The increase in maternal mortality in 2021 was "seen broadly across different age groups and race and Hispanic-origin groups," says Hoyert.

She connects the increase in maternal deaths to the COVID-19 pandemic.

"We had some forewarning with the increase between 2019 and 2020 that it looked like maternal mortality rates were increasing during this pandemic period," she says. "With the overall COVID deaths that occurred in 2021, there was a shift towards younger people, so those would be in the age groups where people would be more likely to be pregnant or recently pregnant."

She says provisional data suggest the deaths peaked in 2021 and started to go down last year. "So hopefully that's the apex," Hoyert says.

Yet some experts worry that other trends around the country could make these figures worse, not better, including abortion restrictions that c an delay care for pregnancy complications , and staffing problems at hospitals and closures of rural maternity wards.

The maternal death rate among Black Americans is much higher than other racial groups; in 2021 it was 69.9 per 100,000, which is 2.6 times higher than the rate for White women.

Dr. Veronica Gillispie-Bell , an OB-GYN at Ochsner Health in Louisiana who works with the state's health department to investigate maternal deaths, says social factors, not biological ones, fuel the racial gap. "We have to address the social factors that either are barriers to accessing care or that make your medical conditions worse coming into the pregnancy," she says. "This is not just about doctors in the hospital."

Louisiana is among a group of states working with the Centers for Disease Control and Prevention to improve processes in the health care system to prevent maternal deaths and reduce racial disparities. Gillispie-Bell says she's optimistic the efforts will pay off, but "it's not something that happens overnight. It's going to be a while before we see the benefits of that change."

Change can't come soon enough for families whose lives are affected. Wanda Irving's daughter died from complications of high blood pressure just three weeks after giving birth to a baby girl in 2017. Irving, who has spoken to NPR in the past about her daughter, now runs an organization called Dr.
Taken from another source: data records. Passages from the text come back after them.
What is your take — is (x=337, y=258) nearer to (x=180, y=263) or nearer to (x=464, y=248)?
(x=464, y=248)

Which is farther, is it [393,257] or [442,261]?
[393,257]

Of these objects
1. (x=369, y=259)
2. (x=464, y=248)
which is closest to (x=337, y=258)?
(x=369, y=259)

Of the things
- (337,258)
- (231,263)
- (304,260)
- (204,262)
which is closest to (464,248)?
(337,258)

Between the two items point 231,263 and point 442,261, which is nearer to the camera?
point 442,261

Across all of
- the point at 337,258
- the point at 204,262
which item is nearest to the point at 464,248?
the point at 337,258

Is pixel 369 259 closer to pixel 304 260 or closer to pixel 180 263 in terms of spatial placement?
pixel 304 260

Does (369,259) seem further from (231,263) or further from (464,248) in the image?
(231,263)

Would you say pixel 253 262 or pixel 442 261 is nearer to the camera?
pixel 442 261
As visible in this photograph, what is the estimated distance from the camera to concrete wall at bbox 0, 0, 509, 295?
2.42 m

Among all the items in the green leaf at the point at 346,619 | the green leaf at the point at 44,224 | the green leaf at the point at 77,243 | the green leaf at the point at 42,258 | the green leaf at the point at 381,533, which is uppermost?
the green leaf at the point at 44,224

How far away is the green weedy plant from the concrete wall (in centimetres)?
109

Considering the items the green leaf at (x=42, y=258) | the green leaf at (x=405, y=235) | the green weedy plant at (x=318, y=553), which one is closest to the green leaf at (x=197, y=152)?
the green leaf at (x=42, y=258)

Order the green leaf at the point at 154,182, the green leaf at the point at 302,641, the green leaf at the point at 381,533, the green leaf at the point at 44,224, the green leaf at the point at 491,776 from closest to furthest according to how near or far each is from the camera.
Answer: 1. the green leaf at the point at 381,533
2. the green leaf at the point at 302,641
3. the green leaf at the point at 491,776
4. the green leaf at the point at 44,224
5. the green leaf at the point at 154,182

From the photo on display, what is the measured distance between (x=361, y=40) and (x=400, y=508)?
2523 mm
Shalon's Maternal Action Project to raise awareness of the risks for Black mothers in particular.

Irving's daughter, Shalon Irving , was an accomplished scientist, working as an epidemiologist at the CDC in Atlanta.

Wanda Irving tears up talking about her daughter's final weeks. "She had gained 9 pounds in that last week. She was having headaches. One leg was bigger than the other and she said, 'There's something dreadfully wrong, can you please check.' "

But she kept getting sent home from the hospital even though she was insistent that she needed medical attention. About three weeks after she gave birth, she collapsed at home, and never woke up.

Wanda Irving says her daughter's death was preventable – she attributes it to racism within the health care system, to doctors ignoring her daughter's symptoms and health risks.

Irving now lives in her daughter's house and is raising her granddaughter, who's now 6 years old, and bright, but struggles with her loss.

"There are days where she totally loses it and she breaks down and she's in tears," Irving says, saying her granddaughter will explain why she's crying by saying, 'I want my mommy. Can I die to go see my mommy?' "

Irving is working to raise awareness of the toll of maternal mortality, she says, because she doesn't want another little girl or a little boy to grow up without their mother's love.

"People need to understand the tremendous devastation that is caused by maternal mortality and the loss to society as well as to the families," she says.